É namoro ou união estável?

Essa pergunta feita a integrantes de um casal pode originar respostas diferentes para cada um deles. Formulada a mesma pergunta a respeito desse casal a pessoas conhecidas suas da sociedade ou dentro da própria família, respostas divergentes, possivelmente serão ouvidas.

A situação em si não gera perplexidade, de vez que os contornos do namoro, nos tempos atuais, muito se aproximam da união estável, sendo ambos os institutos separados por uma linha tênue, o que na prática ocasiona grandes embates judiciais quando discutida em juízo a natureza jurídica de um relacionamento ente duas pessoas.

Uma breve retrospectiva ao século passado é necessária para relembrarmos que naquela época o namoro acontecia sob o olhar vigilante dos pais que zelavam pela “honra” de suas filhas e beijos e abraços apenas aconteciam, após transcorrido um longo tempo e aprovado o relacionamento pela família. Correspondia a um período de tempo em que o casamento era planejado e somente após sua realização, a vida sexual tinha início.

→ **DADOS DE ENTRADA**:
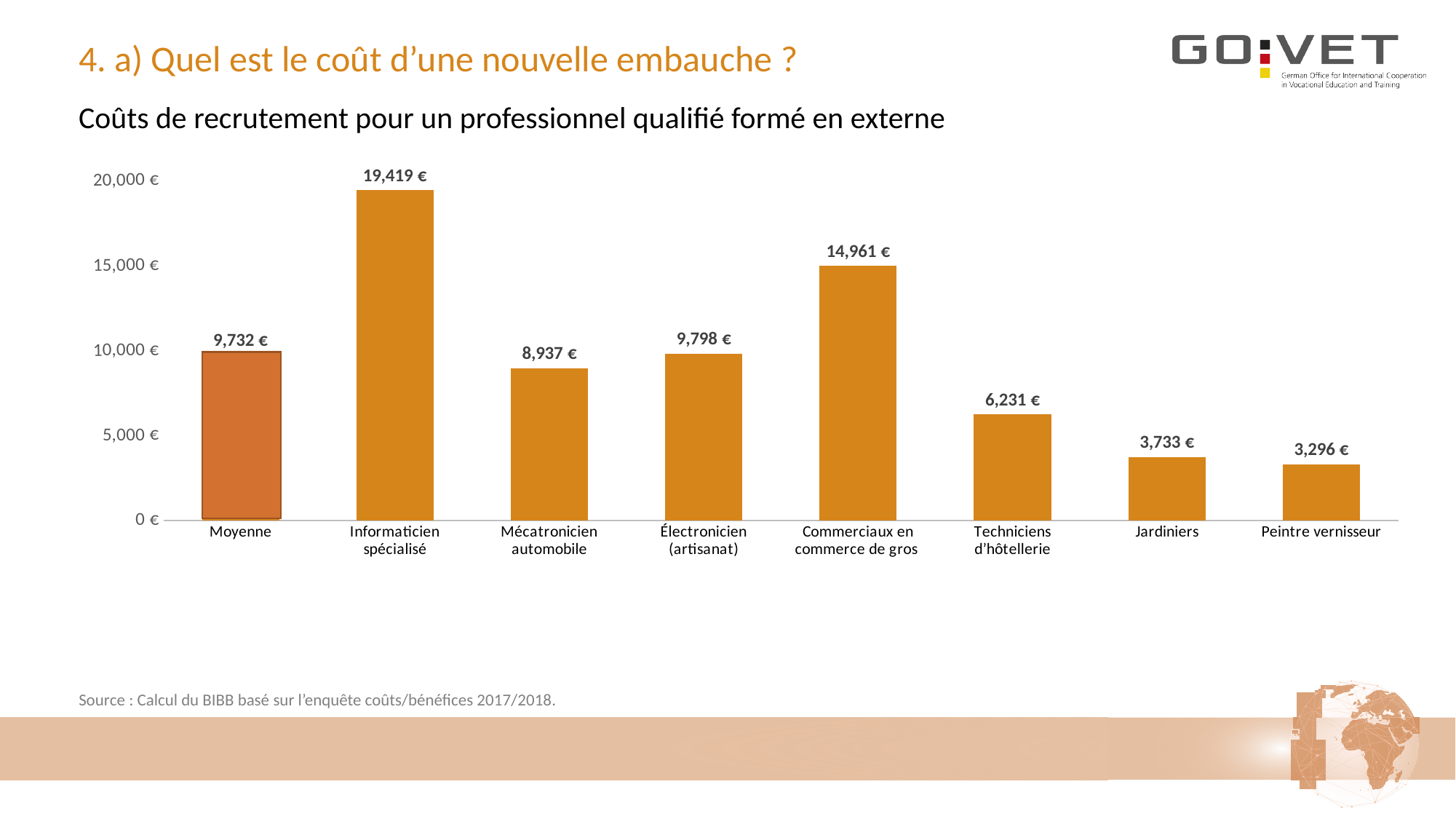
What is the value shown for Moyenne? 9,732 € What is the difference between the value for Jardiniers and Peintre vernisseur? 437 € What is the recruitment cost for Jardiniers? 3,733 € What kind of chart is shown on the slide? bar chart Which is larger, the value for Électronicien (artisanat) or Mécatronicien automobile? Électronicien (artisanat) How many categories are shown on the x axis? 8 What is the recruitment cost for Informaticien spécialisé? 19,419 € Is the value for Commerciaux en commerce de gros greater or less than 10,000 €? greater Which bar is shown in a different colour from the others? Moyenne Which category has the lowest recruitment cost? Peintre vernisseur Which category has the highest recruitment cost? Informaticien spécialisé What is the difference between the recruitment cost for Commerciaux en commerce de gros and Techniciens d'hôtellerie? 8,730 €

→ **INSTRUÇÕES DA TAREFA**:
Extraia do texto sobre namoro e união estável o trecho compreendido entre "Essa pergunta feita" e "possivelmente serão ouvidas.", inclusive.

→ **RESULTADO DA TAREFA**:
Essa pergunta feita a integrantes de um casal pode originar respostas diferentes para cada um deles. Formulada a mesma pergunta a respeito desse casal a pessoas conhecidas suas da sociedade ou dentro da própria família, respostas divergentes, possivelmente serão ouvidas.